While there is hope that the government's Making Home Affordable Program for loan modifications will help, the current numbers indicate that of the 3 million people that requested help in 2009 only 31,000 received permanent modifications. In short, at this time the program is doing little to stabilize home ownership.

While we don't want our clients and friends to panic and overreact, we do want to make sure that all of our Colorado Landmark listings are priced correctly for today's market. If you want or need to sell your home, waiting out the market is NOT the right strategy. Ken Hotard, senior vice president of the Boulder Area Realtor Association, thinks that the worst is likely over, but home sellers cannot expect a quick recovery. "Jobs are still a problem," he said. "Until we see job growth there will be no significant recover in the housing market." Phyllis Resnick, lead economist for the Center for Colorado's Economic Future, projects that unemployment in Boulder-Broomfield will hit 7.1% this year and "It's going to take us close to five years to recover," to pre-decline levels. Boulder Valley's high-end real estate market (homes priced over $1.0M) will continue to lag behind in 2010.
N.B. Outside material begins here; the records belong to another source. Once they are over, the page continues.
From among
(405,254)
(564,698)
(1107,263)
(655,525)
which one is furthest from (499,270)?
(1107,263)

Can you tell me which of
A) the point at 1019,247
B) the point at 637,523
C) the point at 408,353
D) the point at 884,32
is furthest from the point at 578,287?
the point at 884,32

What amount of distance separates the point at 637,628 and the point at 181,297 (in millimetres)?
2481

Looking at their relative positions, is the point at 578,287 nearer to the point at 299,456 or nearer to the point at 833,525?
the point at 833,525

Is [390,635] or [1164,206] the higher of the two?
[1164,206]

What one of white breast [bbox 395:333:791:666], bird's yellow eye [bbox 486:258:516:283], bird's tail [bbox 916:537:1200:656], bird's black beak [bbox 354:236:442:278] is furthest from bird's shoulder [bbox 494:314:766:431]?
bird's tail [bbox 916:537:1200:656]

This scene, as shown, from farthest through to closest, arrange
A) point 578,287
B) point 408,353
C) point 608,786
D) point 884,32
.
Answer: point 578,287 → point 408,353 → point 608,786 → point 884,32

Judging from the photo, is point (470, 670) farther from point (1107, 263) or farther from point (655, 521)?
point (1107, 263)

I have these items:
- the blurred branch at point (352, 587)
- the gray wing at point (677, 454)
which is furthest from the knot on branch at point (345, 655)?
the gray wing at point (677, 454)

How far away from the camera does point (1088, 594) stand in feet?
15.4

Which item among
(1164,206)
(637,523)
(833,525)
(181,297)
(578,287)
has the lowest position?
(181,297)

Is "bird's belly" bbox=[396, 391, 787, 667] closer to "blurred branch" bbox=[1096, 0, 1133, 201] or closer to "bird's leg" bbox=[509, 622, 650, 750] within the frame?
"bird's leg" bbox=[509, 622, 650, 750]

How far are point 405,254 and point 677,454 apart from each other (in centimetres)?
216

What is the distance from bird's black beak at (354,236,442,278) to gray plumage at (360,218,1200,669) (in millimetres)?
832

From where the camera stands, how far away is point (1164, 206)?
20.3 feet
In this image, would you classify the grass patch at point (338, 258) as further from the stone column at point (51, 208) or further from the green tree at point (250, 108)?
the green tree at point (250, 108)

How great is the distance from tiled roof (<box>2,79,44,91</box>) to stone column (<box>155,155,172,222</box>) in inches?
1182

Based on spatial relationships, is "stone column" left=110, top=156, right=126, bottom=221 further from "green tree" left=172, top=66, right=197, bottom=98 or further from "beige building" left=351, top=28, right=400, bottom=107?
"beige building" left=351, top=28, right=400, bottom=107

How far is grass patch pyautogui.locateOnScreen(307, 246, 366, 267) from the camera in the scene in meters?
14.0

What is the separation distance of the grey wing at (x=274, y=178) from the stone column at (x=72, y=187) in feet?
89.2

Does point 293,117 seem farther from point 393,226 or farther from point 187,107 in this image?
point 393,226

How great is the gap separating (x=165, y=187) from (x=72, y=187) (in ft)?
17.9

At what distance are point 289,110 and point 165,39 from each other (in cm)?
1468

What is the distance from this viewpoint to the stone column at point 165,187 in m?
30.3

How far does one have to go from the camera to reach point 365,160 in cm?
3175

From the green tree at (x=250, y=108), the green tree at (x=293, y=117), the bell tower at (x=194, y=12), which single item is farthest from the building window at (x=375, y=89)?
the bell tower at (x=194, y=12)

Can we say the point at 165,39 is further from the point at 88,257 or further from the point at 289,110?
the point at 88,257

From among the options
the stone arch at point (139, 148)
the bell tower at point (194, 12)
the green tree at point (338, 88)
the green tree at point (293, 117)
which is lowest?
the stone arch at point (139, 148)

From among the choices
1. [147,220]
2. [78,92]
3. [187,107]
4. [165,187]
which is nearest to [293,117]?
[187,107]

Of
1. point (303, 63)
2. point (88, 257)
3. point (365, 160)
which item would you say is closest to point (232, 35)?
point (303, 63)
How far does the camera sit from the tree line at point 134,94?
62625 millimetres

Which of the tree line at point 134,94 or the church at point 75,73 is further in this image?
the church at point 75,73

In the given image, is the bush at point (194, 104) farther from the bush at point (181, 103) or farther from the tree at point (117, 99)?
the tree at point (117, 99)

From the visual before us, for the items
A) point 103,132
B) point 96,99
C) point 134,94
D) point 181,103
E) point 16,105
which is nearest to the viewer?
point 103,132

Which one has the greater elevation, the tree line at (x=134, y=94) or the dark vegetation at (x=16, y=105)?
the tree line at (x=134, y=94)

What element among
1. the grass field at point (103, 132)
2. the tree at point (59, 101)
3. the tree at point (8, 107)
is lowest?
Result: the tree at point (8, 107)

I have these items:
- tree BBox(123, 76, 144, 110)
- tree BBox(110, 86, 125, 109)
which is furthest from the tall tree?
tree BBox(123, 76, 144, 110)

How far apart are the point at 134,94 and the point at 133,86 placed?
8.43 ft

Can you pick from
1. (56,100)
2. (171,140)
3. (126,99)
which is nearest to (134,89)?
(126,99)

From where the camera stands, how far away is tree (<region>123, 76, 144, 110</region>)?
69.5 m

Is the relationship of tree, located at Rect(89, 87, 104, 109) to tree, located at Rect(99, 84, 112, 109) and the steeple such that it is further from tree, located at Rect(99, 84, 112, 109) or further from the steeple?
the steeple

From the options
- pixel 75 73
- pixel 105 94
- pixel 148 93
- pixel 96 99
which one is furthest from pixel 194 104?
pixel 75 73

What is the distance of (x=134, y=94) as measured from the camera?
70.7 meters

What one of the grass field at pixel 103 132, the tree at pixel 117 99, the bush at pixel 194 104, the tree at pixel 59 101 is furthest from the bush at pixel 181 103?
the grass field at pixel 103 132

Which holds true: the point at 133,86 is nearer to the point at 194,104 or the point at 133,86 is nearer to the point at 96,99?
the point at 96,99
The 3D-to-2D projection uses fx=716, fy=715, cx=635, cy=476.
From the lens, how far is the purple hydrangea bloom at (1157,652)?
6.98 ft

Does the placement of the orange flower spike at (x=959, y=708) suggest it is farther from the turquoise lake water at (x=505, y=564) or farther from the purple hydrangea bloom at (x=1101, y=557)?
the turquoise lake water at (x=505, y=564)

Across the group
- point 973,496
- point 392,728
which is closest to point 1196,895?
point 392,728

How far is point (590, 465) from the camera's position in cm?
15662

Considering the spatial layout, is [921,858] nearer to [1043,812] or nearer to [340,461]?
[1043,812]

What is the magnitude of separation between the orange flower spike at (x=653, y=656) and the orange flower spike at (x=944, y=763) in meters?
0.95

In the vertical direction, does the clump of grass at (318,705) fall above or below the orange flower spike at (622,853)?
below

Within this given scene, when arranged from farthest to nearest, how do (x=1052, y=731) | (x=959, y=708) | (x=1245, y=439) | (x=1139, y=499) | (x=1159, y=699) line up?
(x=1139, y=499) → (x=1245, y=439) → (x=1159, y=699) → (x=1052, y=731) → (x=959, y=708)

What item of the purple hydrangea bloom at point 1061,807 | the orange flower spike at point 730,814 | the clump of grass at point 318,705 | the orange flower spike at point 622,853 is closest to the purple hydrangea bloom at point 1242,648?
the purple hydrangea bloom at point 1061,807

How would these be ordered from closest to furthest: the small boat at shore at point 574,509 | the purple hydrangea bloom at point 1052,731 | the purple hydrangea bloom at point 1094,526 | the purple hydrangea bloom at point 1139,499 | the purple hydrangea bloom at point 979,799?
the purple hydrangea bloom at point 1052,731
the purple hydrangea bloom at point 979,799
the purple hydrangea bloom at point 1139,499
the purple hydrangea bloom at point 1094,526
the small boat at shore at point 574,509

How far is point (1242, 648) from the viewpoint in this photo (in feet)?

On January 8, 2010 the Wall Street Journal reported on the Fed's plan to stop buying mortgages by the end of March 2010. The article quoted Ronald Temple, portfolio manager at Lazard Asset Management, who sees mortgage rates rising by a percentage point when the Fed stops buying. A withdrawal of government support, combined with high unemployment and rising mortgage foreclosures, could push home prices down 20% he said. What does that mean for you as a homeowner? If you are waiting for the market to improve, don't hold your breath, unless you can hold it for about 4 years! Price your home to sell now, before home prices slide any further.

All this being said, real estate continues to be one of the best long term investments out performing the Dow, S & P, and the Nasdaq over the past 10 years. We are encouraging our clients to buy now before interest rates spike up, and do so quickly.
Stay tuned for Part III!

Friday, February 19, 2010

Part 1 - State of the Boulder Real Estate Market - Essential Words for Home Sellers in Boulder

This is Part I of a 3-part article. Stay tuned for the sequels!


Colorado Landmark, Realtors is proud to approach 33 years in business in Boulder and Broomfield Counties, and we are filled with gratitude for the wonderful clients we have been fortunate to work with throughout the years. While our nation and our community faces many challenges, those of us who are fortunate to live in this area have many blessings to be thankful for.

We hope market conditions will improve over the coming months. Regardless of what happens we must make thoughtful decisions based on the way things are and what can be best projected for the future. If you are selling a home, Colorado Landmark's primary focus is to see that your property is sold in the next 120 days for the highest and best price. Locally in 2009 over 68% of properties in our area sold with a market time of 120 days or less. If your property has been on the market for more than 120 days you need to seriously visit the market activity and reconcile that with your pricing strategy. To wait and "test the market" almost always guarantees a lower sales price, longer time on the market, and fewer dollars in your pocket when you walk away from the closing table.
Inventory in Boulder and Broomfield Counties declined over the last 24 months by 11-20% depending on the area, yet we still have 6-7 months worth of active properties on the market as of today, and that is if NO new listings are added. According to historic trends, a market with 5-6 months of supply is considered a "normal" market where prices hold steady, while markets with 7-8 months of supply experience single digit depreciation. As of today Boulder and Broomfield Counties have 6.7 months of inventory on the market, meaning that our markets will be luck to show any small amount of appreciation this year. Prices will likely stay flat.

The bigger issue looming is the mountain of foreclosed properties that banks have held (7 million units across the US) that will be released to the market starting in the first half of 2010 that will put even more downward pressure on home prices. There is clear evidence of a contagion discount effect on neighborhood pricing trends due to the impact of nearby foreclosures. In Boulder and Broomfield Counties there are many bank-owned properties which have not hit the market yet.

George Feiger, chief executive officer of Contango Capital Advisors, expects housing prices in our area to continue to fall as more foreclosed homes come on the market. Foreclosures also should rise, he said, not only because of unemployment, but from strategic defaults - people walking away from mortgages that are deeply underwater.